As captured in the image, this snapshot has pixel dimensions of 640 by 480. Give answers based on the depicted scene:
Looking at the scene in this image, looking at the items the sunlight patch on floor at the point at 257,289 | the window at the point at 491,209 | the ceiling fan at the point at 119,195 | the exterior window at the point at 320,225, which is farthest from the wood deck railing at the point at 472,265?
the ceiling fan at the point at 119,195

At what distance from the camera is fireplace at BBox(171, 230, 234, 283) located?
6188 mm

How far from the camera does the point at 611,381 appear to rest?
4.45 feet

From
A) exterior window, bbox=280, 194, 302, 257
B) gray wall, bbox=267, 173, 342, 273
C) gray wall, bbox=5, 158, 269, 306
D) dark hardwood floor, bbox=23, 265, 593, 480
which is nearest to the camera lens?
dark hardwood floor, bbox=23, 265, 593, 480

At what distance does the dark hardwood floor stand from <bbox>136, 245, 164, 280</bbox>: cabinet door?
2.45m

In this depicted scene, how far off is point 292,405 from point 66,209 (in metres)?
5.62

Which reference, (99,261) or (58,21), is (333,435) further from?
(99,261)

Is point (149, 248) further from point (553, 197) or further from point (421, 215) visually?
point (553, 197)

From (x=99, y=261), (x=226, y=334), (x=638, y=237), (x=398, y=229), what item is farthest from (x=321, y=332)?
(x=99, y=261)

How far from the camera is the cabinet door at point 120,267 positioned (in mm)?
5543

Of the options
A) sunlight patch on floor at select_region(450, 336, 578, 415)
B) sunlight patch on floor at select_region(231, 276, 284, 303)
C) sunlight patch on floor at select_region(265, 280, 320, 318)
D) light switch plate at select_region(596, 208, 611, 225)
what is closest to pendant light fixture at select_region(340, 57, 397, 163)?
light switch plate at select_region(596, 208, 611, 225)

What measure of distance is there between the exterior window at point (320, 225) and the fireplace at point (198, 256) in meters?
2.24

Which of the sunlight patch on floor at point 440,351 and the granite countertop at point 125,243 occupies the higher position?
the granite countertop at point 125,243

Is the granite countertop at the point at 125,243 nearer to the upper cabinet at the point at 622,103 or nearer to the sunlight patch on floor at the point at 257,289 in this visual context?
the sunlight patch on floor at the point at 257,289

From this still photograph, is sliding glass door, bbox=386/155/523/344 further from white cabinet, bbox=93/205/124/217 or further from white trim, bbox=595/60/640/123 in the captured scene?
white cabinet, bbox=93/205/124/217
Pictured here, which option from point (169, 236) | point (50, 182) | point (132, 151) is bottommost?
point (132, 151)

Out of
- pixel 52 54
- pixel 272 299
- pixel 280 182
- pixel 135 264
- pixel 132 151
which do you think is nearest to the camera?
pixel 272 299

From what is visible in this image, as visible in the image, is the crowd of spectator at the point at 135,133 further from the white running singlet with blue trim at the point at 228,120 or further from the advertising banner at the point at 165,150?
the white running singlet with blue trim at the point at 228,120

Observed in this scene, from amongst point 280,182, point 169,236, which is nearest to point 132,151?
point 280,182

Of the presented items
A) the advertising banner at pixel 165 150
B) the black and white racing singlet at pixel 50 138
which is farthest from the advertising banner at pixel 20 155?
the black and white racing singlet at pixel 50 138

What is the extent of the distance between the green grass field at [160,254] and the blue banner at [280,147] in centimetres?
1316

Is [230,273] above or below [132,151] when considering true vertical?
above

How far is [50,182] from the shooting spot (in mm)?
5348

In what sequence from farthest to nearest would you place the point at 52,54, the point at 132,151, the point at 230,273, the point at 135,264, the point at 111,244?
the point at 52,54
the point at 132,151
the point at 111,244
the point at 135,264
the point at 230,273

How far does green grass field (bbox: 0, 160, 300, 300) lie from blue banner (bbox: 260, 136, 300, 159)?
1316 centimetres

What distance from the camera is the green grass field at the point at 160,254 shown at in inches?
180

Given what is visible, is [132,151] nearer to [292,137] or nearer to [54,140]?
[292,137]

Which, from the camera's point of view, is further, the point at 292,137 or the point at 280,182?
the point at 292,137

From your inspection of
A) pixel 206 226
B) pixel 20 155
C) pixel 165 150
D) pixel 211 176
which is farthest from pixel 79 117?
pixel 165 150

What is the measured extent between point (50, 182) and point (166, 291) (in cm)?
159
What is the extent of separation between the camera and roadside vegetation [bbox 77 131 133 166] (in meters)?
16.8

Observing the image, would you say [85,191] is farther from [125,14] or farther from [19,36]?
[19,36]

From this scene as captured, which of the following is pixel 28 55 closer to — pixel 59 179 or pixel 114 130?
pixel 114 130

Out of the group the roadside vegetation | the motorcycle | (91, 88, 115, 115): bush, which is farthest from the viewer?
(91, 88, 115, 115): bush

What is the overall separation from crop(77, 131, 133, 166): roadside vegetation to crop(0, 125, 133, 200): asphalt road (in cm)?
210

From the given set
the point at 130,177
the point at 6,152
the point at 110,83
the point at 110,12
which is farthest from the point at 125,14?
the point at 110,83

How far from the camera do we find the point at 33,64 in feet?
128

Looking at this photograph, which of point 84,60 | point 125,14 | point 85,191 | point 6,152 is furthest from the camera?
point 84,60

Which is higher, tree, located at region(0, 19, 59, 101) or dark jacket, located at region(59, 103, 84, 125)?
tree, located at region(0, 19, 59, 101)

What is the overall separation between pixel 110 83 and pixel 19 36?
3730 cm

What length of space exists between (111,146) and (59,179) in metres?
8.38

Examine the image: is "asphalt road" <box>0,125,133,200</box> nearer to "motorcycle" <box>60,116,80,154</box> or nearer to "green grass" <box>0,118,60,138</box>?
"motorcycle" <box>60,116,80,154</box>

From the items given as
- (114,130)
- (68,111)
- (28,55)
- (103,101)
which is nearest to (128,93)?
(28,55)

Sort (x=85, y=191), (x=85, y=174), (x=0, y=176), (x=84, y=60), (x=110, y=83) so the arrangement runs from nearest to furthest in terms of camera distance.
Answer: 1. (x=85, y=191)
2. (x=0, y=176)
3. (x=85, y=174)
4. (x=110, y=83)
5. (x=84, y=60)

==

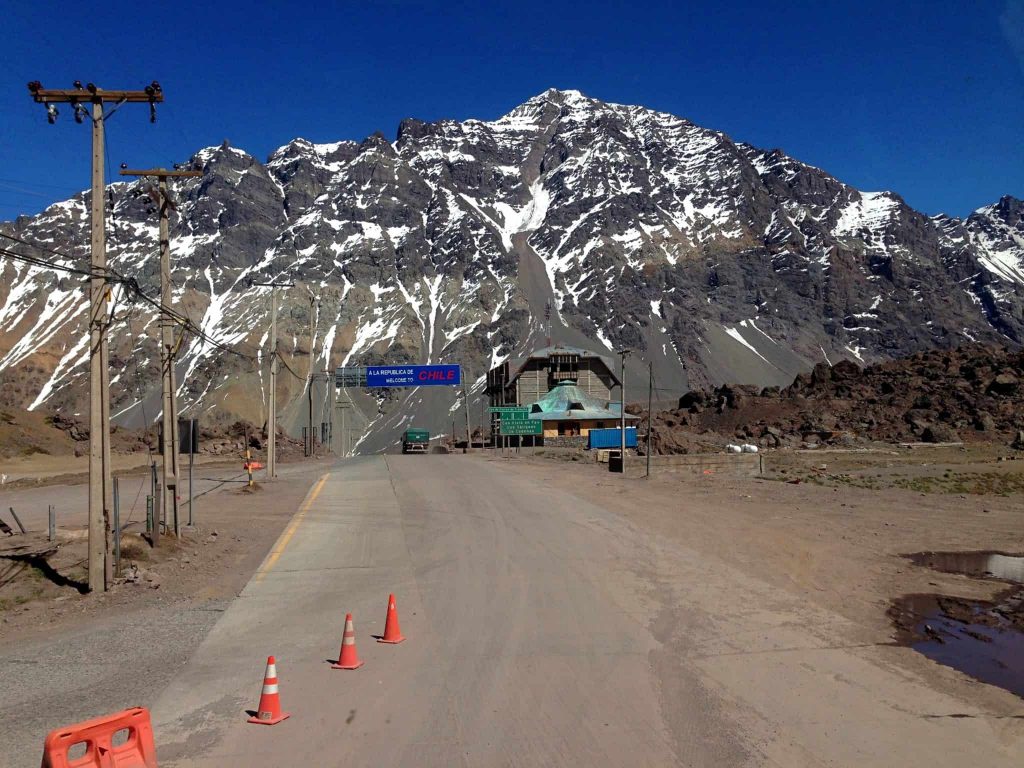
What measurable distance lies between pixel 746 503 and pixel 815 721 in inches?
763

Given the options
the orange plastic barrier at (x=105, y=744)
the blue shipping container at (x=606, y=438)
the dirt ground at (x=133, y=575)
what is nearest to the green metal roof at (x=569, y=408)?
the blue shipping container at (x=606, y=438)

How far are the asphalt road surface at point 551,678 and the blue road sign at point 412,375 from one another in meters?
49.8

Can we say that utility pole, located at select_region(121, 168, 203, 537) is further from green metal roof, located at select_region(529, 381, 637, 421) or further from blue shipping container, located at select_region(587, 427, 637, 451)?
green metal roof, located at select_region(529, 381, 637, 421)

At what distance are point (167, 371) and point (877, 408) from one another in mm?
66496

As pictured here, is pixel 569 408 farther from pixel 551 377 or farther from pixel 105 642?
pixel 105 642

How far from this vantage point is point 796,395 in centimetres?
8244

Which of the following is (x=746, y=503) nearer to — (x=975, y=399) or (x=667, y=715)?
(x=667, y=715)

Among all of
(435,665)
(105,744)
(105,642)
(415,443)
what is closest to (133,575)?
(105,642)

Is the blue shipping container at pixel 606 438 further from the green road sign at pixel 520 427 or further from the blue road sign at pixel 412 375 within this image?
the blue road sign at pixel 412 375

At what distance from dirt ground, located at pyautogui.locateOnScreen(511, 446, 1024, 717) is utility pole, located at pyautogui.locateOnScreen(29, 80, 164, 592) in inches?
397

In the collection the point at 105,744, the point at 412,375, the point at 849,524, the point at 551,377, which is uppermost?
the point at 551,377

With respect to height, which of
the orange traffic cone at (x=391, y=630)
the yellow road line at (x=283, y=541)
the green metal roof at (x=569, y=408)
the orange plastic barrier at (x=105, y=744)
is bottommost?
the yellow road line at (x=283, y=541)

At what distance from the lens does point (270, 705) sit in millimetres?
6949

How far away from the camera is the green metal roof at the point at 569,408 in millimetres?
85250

## WRITTEN TASK
Find every line in the items above that contains the word "window", and copy each of those lines.

## RESPONSE BELOW
Looking at the scene in this image, looking at the items the sunlight patch on floor at the point at 257,289 | the window at the point at 491,209 | the ceiling fan at the point at 119,195 | the exterior window at the point at 320,225, which is farthest from the wood deck railing at the point at 472,265?
A) exterior window, bbox=280, 194, 302, 257
What measure of distance is there between the exterior window at point (320, 225) and the fireplace at point (198, 256) in meters?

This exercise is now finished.